→ **Request**
Reproduce the records from the line with "What ordering of" up to and including the line with "4. (x=128, y=192)", substituting "closest" for "nearest" and leaving all else unchanged; return only those lines.

------ Entries provided ------

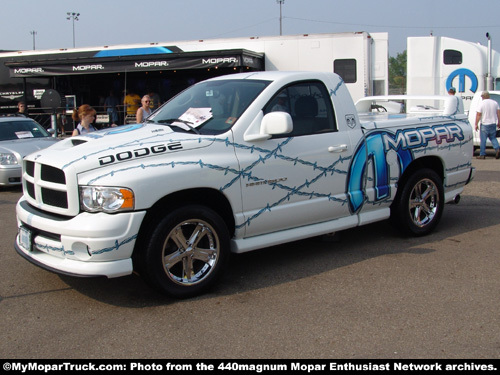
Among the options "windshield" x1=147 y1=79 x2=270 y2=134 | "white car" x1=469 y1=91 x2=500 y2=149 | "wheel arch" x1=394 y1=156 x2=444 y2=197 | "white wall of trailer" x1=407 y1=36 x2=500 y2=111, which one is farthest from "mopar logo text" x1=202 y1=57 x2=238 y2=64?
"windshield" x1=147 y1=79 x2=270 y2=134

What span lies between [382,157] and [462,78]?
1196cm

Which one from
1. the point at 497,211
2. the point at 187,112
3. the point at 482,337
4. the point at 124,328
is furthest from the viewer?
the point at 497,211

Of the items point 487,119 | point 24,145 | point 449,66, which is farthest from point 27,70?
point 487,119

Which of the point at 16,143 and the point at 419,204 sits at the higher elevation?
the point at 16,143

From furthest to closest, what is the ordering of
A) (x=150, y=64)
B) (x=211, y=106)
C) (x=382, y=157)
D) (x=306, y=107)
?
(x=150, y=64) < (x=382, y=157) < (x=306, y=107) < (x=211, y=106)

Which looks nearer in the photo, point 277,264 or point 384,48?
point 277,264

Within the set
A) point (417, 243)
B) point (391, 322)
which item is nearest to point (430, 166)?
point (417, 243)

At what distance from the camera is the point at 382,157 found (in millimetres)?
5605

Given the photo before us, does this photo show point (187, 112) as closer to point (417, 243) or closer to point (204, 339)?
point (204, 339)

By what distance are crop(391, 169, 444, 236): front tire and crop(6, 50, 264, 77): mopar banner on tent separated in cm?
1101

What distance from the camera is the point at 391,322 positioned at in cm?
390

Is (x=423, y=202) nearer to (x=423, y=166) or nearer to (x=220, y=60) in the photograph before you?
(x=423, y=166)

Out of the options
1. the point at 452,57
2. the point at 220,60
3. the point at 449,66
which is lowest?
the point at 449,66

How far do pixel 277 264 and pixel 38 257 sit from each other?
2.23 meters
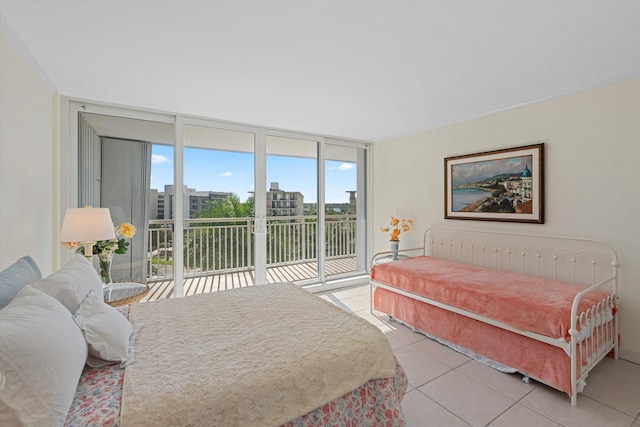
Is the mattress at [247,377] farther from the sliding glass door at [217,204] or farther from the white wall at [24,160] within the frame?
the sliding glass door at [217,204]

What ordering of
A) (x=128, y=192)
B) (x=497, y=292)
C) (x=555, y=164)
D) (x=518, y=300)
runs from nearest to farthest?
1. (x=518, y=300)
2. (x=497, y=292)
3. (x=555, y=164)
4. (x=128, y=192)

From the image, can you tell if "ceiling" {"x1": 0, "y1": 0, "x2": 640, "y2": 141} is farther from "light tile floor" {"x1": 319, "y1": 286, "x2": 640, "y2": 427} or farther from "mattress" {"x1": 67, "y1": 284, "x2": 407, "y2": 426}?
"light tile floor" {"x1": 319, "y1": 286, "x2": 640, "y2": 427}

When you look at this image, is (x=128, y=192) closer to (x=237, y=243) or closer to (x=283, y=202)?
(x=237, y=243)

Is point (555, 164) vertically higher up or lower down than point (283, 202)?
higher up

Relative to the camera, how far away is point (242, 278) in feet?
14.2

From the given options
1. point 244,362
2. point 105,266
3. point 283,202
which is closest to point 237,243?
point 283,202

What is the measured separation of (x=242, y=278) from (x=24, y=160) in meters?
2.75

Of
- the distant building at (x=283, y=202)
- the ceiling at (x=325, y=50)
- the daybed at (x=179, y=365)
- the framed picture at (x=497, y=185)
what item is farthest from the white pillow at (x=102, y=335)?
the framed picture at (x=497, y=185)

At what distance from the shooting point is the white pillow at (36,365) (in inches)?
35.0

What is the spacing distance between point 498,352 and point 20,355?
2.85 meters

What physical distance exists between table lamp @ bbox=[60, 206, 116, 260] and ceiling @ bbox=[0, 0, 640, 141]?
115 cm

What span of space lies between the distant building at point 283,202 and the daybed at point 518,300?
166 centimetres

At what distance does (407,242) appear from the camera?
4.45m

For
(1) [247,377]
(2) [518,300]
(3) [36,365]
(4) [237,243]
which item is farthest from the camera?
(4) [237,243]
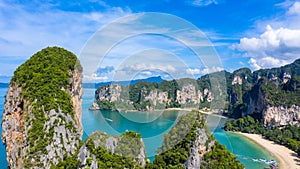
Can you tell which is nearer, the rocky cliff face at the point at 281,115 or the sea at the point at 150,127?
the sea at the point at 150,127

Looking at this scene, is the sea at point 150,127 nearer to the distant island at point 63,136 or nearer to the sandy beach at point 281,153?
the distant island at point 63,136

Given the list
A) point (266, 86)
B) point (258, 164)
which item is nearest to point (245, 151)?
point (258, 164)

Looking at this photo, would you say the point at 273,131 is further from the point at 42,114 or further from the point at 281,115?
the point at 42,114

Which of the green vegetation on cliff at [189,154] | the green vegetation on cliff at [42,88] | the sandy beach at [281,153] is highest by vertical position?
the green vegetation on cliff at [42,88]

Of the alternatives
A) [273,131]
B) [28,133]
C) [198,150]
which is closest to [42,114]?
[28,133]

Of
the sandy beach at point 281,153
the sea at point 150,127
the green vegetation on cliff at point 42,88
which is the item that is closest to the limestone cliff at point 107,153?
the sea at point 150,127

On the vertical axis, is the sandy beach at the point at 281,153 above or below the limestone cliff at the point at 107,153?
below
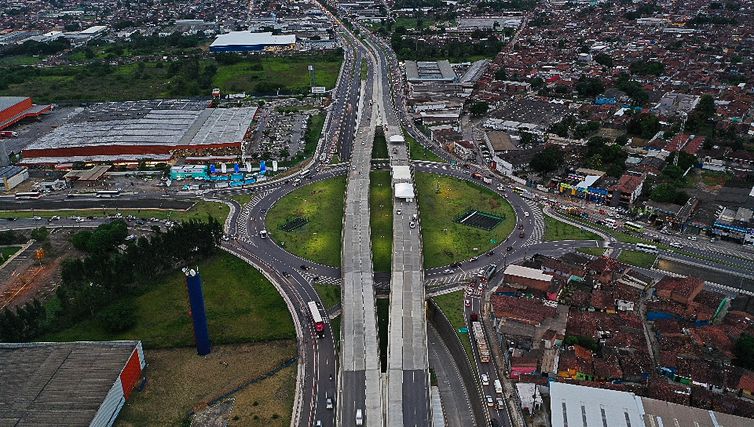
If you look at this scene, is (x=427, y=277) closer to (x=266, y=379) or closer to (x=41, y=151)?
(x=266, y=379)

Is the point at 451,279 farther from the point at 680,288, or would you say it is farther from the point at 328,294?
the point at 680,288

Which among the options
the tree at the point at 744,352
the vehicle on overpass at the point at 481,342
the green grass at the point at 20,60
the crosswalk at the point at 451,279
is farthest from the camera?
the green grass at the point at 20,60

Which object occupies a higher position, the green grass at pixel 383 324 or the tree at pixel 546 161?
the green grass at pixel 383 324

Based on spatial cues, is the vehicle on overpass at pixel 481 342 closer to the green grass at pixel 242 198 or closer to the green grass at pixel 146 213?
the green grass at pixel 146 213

------
------ Entries provided ------

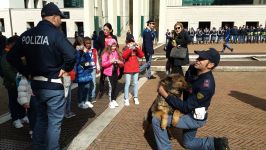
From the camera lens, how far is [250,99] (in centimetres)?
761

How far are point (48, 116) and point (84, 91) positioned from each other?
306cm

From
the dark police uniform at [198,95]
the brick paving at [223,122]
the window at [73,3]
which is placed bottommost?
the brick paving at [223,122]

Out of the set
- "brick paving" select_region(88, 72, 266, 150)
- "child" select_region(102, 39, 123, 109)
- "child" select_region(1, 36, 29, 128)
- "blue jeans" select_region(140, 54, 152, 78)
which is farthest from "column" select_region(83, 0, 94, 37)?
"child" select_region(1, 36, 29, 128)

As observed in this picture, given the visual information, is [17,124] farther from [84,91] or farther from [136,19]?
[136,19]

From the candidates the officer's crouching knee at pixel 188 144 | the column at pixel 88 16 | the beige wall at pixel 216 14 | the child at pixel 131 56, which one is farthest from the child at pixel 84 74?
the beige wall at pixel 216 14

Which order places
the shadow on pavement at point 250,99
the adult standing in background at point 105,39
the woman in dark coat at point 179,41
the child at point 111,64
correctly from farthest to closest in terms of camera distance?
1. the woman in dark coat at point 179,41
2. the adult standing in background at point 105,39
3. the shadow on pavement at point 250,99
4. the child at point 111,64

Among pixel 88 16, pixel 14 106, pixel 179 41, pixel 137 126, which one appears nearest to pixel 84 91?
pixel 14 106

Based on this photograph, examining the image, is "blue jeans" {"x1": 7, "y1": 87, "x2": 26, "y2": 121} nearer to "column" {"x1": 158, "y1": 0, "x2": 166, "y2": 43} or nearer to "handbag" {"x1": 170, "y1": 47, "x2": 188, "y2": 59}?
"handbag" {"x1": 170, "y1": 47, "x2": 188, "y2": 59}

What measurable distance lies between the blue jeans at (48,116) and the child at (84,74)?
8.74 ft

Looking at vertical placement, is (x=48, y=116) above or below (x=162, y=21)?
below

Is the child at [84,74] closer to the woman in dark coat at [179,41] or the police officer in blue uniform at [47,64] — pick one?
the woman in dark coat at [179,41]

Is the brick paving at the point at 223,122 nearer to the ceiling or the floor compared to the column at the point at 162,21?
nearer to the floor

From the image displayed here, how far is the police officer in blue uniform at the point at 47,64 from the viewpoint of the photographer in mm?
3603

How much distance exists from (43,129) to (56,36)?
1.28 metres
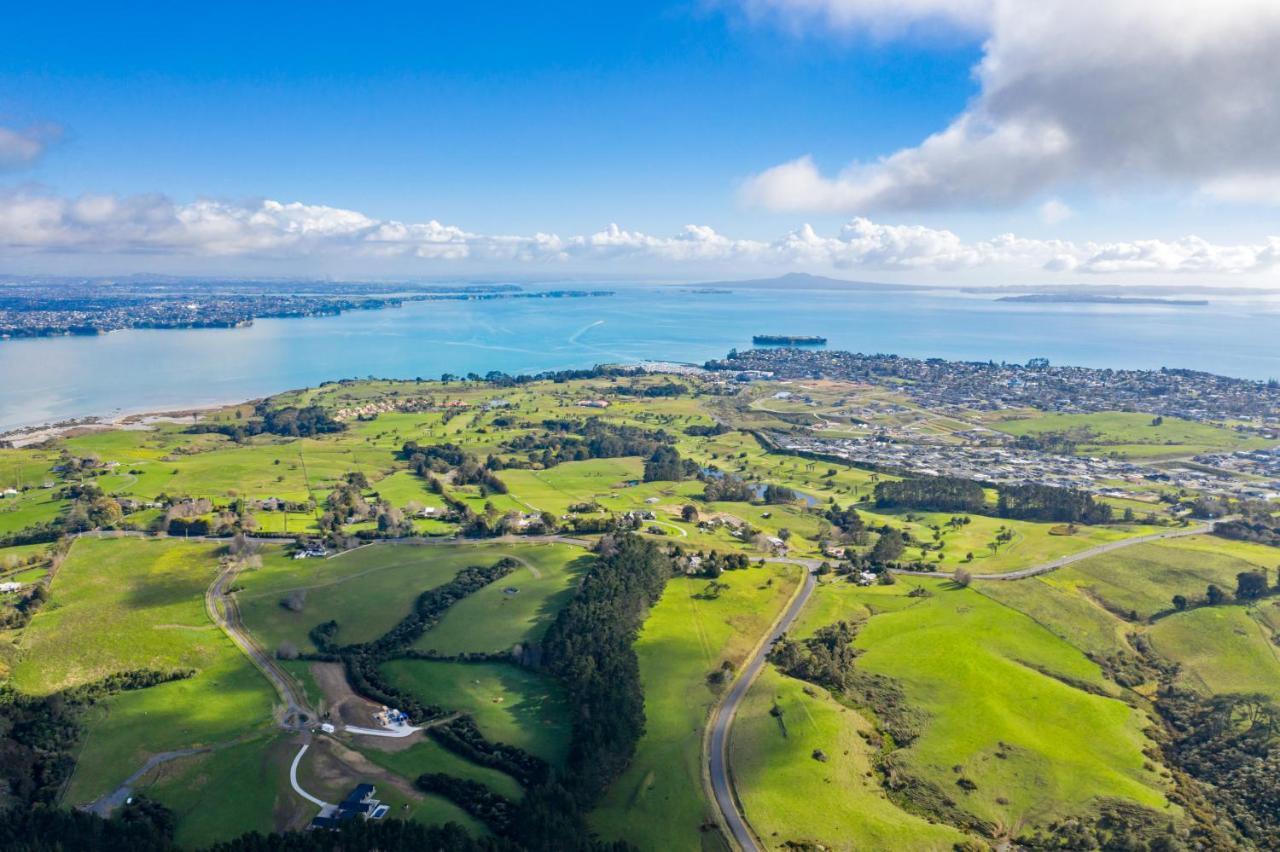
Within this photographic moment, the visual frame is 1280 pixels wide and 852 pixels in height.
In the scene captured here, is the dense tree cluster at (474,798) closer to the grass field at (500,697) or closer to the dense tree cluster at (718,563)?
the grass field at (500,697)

------

→ **Exercise answer**
What ordering of
A) (x=128, y=192)
B) (x=497, y=292)
C) (x=555, y=164)
D) (x=518, y=300)
runs from closest to farthest?
1. (x=518, y=300)
2. (x=497, y=292)
3. (x=555, y=164)
4. (x=128, y=192)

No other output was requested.